Start of Supplied data

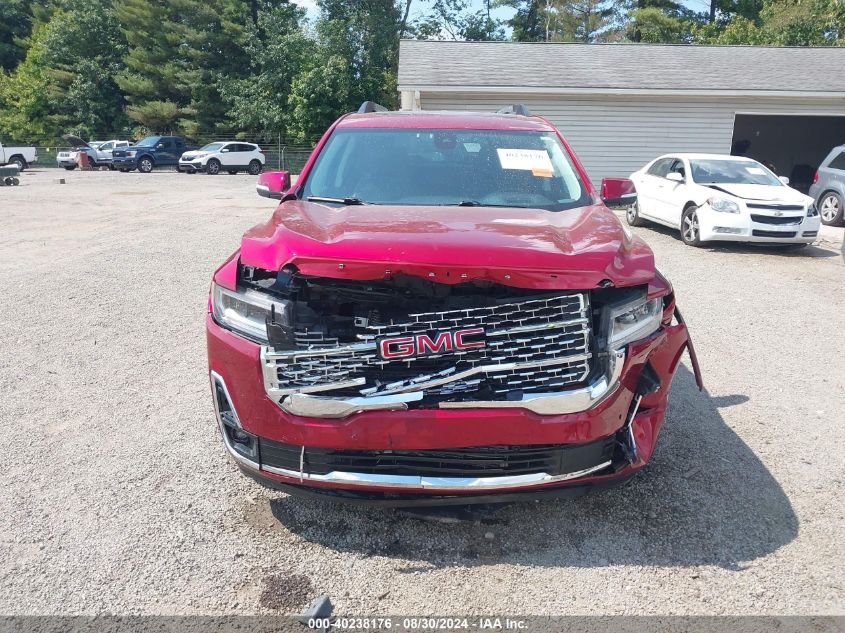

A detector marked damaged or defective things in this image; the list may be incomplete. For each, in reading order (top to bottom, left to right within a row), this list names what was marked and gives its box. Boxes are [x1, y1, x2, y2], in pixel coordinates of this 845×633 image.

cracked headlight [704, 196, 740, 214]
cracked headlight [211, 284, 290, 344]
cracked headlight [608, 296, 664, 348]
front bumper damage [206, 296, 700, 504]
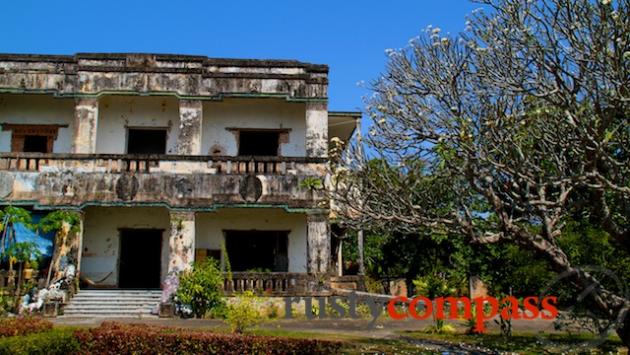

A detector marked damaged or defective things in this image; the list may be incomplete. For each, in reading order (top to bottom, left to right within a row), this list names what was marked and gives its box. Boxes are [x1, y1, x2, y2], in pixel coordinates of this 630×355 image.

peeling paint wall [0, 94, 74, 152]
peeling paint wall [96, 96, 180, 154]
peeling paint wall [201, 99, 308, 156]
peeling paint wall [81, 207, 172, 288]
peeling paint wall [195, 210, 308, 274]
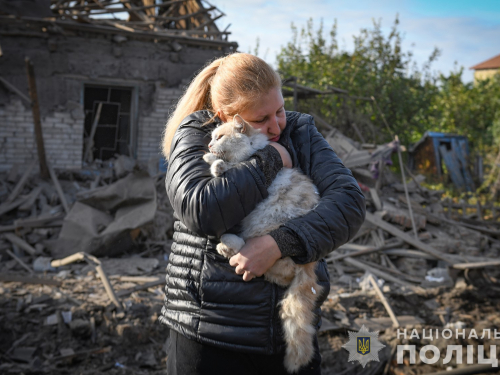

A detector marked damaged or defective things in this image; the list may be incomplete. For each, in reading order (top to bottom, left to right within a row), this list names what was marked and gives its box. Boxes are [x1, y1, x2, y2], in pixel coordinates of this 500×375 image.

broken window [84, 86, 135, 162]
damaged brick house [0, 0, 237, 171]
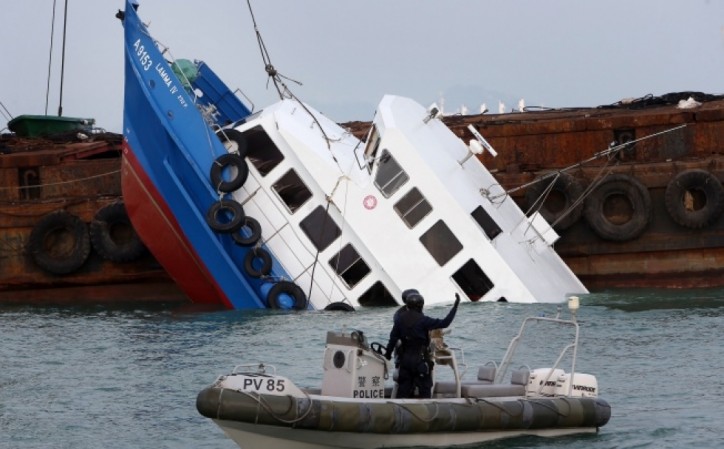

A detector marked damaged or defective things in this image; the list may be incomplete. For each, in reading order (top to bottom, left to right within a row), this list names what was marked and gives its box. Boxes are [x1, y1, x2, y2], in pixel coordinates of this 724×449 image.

End of Supplied data

Work to be completed:
Take the data above and repeat it exactly, leaving each picture out.

Solution to this problem:
A detector marked damaged or defective things in this image; the list may be incomplete. For each, in reading order (top to bottom, left to right within a row), this list names what was marked and gives its box. Boxes are [x1, y1, x2, y2], in pixel coordinates of this 845×633 image.

cracked headlight [704, 196, 740, 214]
cracked headlight [211, 284, 290, 344]
cracked headlight [608, 296, 664, 348]
front bumper damage [206, 296, 700, 504]

A detector marked damaged or defective things in this image; the list may be incomplete. For each, in reading order (top to bottom, left to right within a row), this list names what was marked and gives its box. Boxes are [x1, y1, x2, y2], in pixel coordinates of this 630×355 image.

peeling paint wall [0, 94, 74, 152]
peeling paint wall [96, 96, 180, 154]
peeling paint wall [201, 99, 308, 156]
peeling paint wall [81, 207, 172, 288]
peeling paint wall [195, 210, 308, 274]

A detector marked damaged or defective things in this image; the list may be incomplete. For each, in reading order (top to bottom, left to right within a row), this list names what was marked and gives its box. Boxes are [x1, y1, x2, y2], in pixel coordinates of this 500×375 image.

broken window [84, 86, 135, 162]
damaged brick house [0, 0, 237, 171]

A detector marked damaged or defective things in this image; the list may be incomplete. For each, in reading order (top to bottom, left to right within a row), this list names what was marked and gives its box. Boxes are [x1, y1, x2, y2], in pixel coordinates of this 724×449 image.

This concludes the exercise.